It's true that as you get older, your brain's processing speed begins to slow, and your memory may occasionally short out, says Margaret Gatz, PhD, professor of psychology, gerontology, and preventive medicine at the University of Southern California. But researchers have recently made some surprising discoveries about what's really happening in our heads as we age: "We are identifying ways in which older minds hold their own against younger ones and even surpass them," Gatz says. Here, 10 ways you get smarter as you go.

1. Your hemispheres sync up.
The brain is divided into two hemispheres, with each side specializing in different operations. Brain scans show that while young people often use only one side for a specific task, middle-aged and older adults are more likely to activate both hemispheres at once—a pattern known as bilateralization. By involving both sides, older people bring the full spectrum of the brain's power to bear, allowing them to make more fruitful connections among the disparate parts of a problem or situation.

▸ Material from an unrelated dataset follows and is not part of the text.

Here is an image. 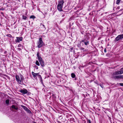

2. Your brain never stops growing.
Scientists once believed that some of our brain cells died off when we got older. But it's now clear that we not only hang on to our neurons—we grow new ones, too. Throughout a person's lifetime, the brain is continually reshaping itself in response to what it learns. Even something as silly as a clown trick can alter its structure: In a study published in The Journal of Neuroscience, German researcher Janina Boyke and her colleagues taught 60-year-old adults how to juggle. Afterward, scans of the subjects' brains showed growth in a gray-matter region that processes complex visual information. In another experiment, Swiss neuroscientist Lutz Jäncke studied people who were learning to play a musical instrument. After they had been practicing for five months, Jäncke noted significant changes in the regions of the brain that control hearing, memory, and hand movements, even in participants who were 65 or older.

3. Your reasoning and problem-solving skills get sharper.
This is evident not only in laboratory studies but also in examinations of choices made in real life. For example, according to a study prepared for the Brookings Institute by Sumit Agarwal, an economist at the Federal Reserve Bank of Chicago, the middle-aged make smarter money decisions than their younger counterparts. In particular, they are better at financial transactions like managing their credit card balance and avoiding excess interest rate and fee payments—with the best performance notched by those in their early 50s.

4. You can focus on the upside.
Our outlook grows rosier as we get older, as demonstrated by a study published last year in the journal Psychology and Aging. Laura Carstensen, a professor of psychology at Stanford University and director of the Stanford Center on Longevity, asked a group of subjects ages 18 to 94 to record their emotional states at five randomly chosen times each day for a one-week period. She repeated the procedure with the same participants five years later, and then again five years after that. With the passage of time, the study subjects reported more positive well-being and greater emotional stability. That may have been partly due to changes in how the brain—in particular, the emotion-processing center known as the amydgala—responds to positive and negative events. In a 2004 study, Carstensen scanned the brains of younger and older volunteers as they looked at cheerful, distressing, and neutral photographs. The amygdalae of younger subjects (ages 18 to 29) were activated equally by both the cheerful and distressing images, while the brains of the older subjects (between 70 and 90 years old) reacted much more strongly to the positive pictures.

5. Your people skills are constantly improving.
Mature adults understand themselves well—and they also understand other people, research shows. In a study published in the Journal of Gerontology in 2007, older and younger adults were presented with a series of hypothetical everyday problems (say, for example, an emotionally needy relative calls to talk just as you're leaving to meet up with friends, or you've won a free vacation, but the travel dates would mean missing a long-planned family party). The older adults were especially good at solving such interpersonal dilemmas—often by choosing a path that skirted direct conflict. "As we get older, our social intelligence keeps expanding," explains Gatz. "We get better at sizing up people, at understanding how relationships work—and at not getting into an argument unless we mean to."